By Ariel Terrero
I have a friend who is irritated by the word ‘change’ as a denomination for the transformations begun in the Cuban economic model, already visible or announced in various fields and activities — in agriculture, in the investment strategy, in the decentralized financing rules for export sectors, in the salary systems …
Some of the modifications that promise to bear fruit soon can be seen in the ways state property in services to the public is managed. Already, experiments in the lease of barbershops, taxis and cafeterias have begun, or are being prepared.
But other changes are not that novel. Since the late 1990s, for example, the “Perfeccionamiento Empresarial” program has been in force, in an effort to modernize management rules for enterprises. But very early, its implementation lost momentum, due to the resistance, laziness, or sheer incapacity of many entities to adopt change.

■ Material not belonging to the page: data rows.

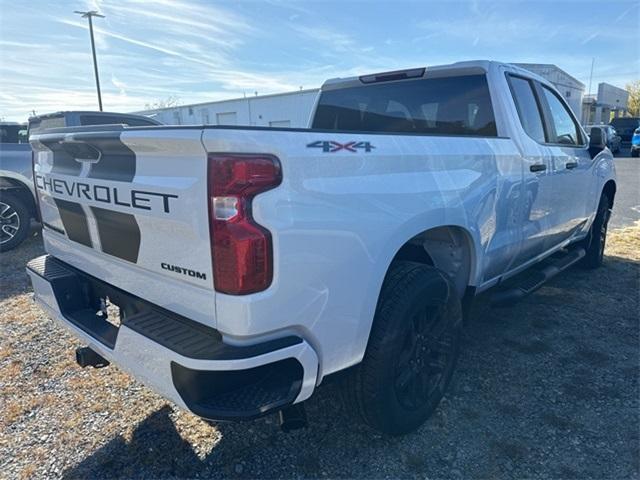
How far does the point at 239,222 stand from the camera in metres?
A: 1.60

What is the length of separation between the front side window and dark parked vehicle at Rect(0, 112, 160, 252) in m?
5.18

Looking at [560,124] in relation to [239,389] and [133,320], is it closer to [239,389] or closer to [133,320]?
[239,389]

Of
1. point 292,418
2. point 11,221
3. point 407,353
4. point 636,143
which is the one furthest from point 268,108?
point 292,418

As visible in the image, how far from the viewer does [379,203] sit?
80.0 inches

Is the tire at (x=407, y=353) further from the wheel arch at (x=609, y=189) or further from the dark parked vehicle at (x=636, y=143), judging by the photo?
the dark parked vehicle at (x=636, y=143)

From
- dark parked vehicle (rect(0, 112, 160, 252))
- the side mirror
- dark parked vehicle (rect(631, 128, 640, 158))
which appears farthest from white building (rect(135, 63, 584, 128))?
the side mirror

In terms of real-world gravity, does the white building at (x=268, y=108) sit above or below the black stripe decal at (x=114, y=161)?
above

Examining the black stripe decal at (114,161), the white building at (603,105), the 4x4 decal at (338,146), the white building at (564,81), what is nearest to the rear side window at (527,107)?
the 4x4 decal at (338,146)

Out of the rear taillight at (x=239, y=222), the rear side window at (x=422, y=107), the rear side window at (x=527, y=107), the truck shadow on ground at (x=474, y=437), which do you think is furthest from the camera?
the rear side window at (x=527, y=107)

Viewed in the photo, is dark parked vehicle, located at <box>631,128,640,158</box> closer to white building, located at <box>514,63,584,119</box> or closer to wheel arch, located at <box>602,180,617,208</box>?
white building, located at <box>514,63,584,119</box>

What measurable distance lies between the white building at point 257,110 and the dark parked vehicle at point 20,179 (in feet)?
50.3

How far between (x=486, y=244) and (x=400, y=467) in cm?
148

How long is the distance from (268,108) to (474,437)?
27.3 m

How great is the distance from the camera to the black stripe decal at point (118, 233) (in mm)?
1972
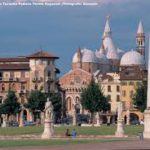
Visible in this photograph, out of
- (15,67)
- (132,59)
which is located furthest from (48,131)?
(132,59)

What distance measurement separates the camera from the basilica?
170125 mm

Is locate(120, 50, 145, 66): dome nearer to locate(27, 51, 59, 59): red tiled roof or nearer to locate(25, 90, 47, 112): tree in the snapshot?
locate(27, 51, 59, 59): red tiled roof

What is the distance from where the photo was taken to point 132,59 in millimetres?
186375

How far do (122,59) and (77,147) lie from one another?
147m

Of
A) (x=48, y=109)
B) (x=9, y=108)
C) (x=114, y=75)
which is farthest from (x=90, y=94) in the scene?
(x=48, y=109)

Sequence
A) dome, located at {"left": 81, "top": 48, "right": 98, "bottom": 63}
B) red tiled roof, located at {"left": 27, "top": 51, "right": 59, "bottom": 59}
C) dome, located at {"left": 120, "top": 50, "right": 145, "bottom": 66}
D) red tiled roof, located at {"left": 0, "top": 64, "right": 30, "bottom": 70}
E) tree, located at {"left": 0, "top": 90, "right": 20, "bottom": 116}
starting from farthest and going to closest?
dome, located at {"left": 81, "top": 48, "right": 98, "bottom": 63}
dome, located at {"left": 120, "top": 50, "right": 145, "bottom": 66}
red tiled roof, located at {"left": 0, "top": 64, "right": 30, "bottom": 70}
red tiled roof, located at {"left": 27, "top": 51, "right": 59, "bottom": 59}
tree, located at {"left": 0, "top": 90, "right": 20, "bottom": 116}

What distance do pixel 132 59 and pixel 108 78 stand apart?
9.51m

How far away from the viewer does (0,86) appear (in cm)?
16162

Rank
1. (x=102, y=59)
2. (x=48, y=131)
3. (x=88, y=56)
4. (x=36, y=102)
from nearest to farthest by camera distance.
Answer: (x=48, y=131) → (x=36, y=102) → (x=88, y=56) → (x=102, y=59)

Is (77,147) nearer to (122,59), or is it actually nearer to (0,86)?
(0,86)

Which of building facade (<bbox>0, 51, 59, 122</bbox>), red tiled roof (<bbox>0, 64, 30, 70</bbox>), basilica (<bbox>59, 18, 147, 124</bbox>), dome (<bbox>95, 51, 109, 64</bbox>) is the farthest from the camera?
dome (<bbox>95, 51, 109, 64</bbox>)

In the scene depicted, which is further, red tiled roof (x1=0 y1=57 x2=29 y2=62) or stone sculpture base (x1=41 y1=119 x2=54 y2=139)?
red tiled roof (x1=0 y1=57 x2=29 y2=62)

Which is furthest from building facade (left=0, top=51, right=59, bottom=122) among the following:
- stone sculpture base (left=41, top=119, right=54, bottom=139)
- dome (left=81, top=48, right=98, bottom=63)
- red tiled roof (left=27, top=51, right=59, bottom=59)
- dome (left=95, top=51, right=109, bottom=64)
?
stone sculpture base (left=41, top=119, right=54, bottom=139)

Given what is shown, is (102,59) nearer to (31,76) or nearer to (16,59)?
(16,59)
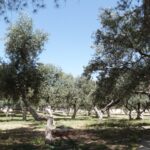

Truth is, it’s not the first time — nor will it be the last — that the Revolution plunges into a process of “modernization of the Cuban economic model,” as President Raúl Castro put it before the national assembly in December.
What irritates me is not the word ‘change’, but the slowness of some changes. Although Raúl urged the deputies to avoid the risks of improvisation and haste, I don’t think that the slow speed obeys in all cases to cautiousness, which is recommendable in any act of government. Some of the announced modifications — such as straightening out the dual monetary system — and others that have already begun — such as the adjustments to gratuities and subsidies — will inevitably take time. These are not things that can be fixed with a pen stroke. They require a much more solid productive foundation than the one available today in Cuba.
But in the delay, I also perceive the ballast heaped on by those in charge of bringing one or another measure to port. I am talking about those in charge on all levels, because these are economic restructuring measures that cannot be accomplished simply by turning the central government helm. Their success depends on the participation and commitment of each work center, of each worker in the nation.
While some companies, for example, devote themselves with better aim and speed to introduce salaries in agreement with the results of work, in accordance with Resolution 9 of the Ministry of Labor, others falter, holed up behind a desk or stumbling over the obstacles of a planning process that does not achieve moving from paper to fact.
The transformations undertaken by agriculture are suffering such slowdown and wear and tear, as they clash with a distribution and retail system marked by nakedly bankrupt rules and regulations.
The change in the Cuban economic model must put in line an inefficient, bureaucratic-administrative management system that excessively centralized decision-making and, therefore, tended to dilute the responsibility of each economic actor. The state, as I heard a minister say recently, has functioned like the country’s big store, to which ministries and companies flock to ask for their ration, without considering costs nor yielding benefits to the nation in many cases.
If I understand well what’s happening, these concepts and practices have begun to change. The country evolves towards a model that seeks a more real commitment of each functionary and worker with economic objectives within reach, with gradual decentralization of administration and decision-making and, above all, with a decentralization of responsibility, which has long been one of the most feeble elements in the functioning of the Cuban economy.
The most evident evidence of this weakness is the tendency to spend without considering the availability of resources, or worse, to spend on investments and purchases that won’t yield revenues in reasonable time and quantity. This perturbs practically nobody, particularly those involved, nor does it have repercussions on salaries.
We are forced into a rectification not only by the severe limitation of resources the country is facing today, caused by the combination of global economic crisis, U.S. blockade, and internal inefficiencies. The compass points that way, I believe, most of all to find a sustainable way towards development.
Far from abandoning the political mark of the Revolution, this change will move the nation closer to a model of economic rationality. Without such a model, socialism is painfully unsustainable, no matter how pretty its social justice principles are.
This is the translation of a column by Ariel Terrero, published on the Cuba Profunda blog, a forum created by official Cuba in response to the opposition blogger phenomenon, which carries opinion pieces by official journalists. Terrero, information director at Bohemia magazine, is known for his frank economic commentary on Cuban state TV.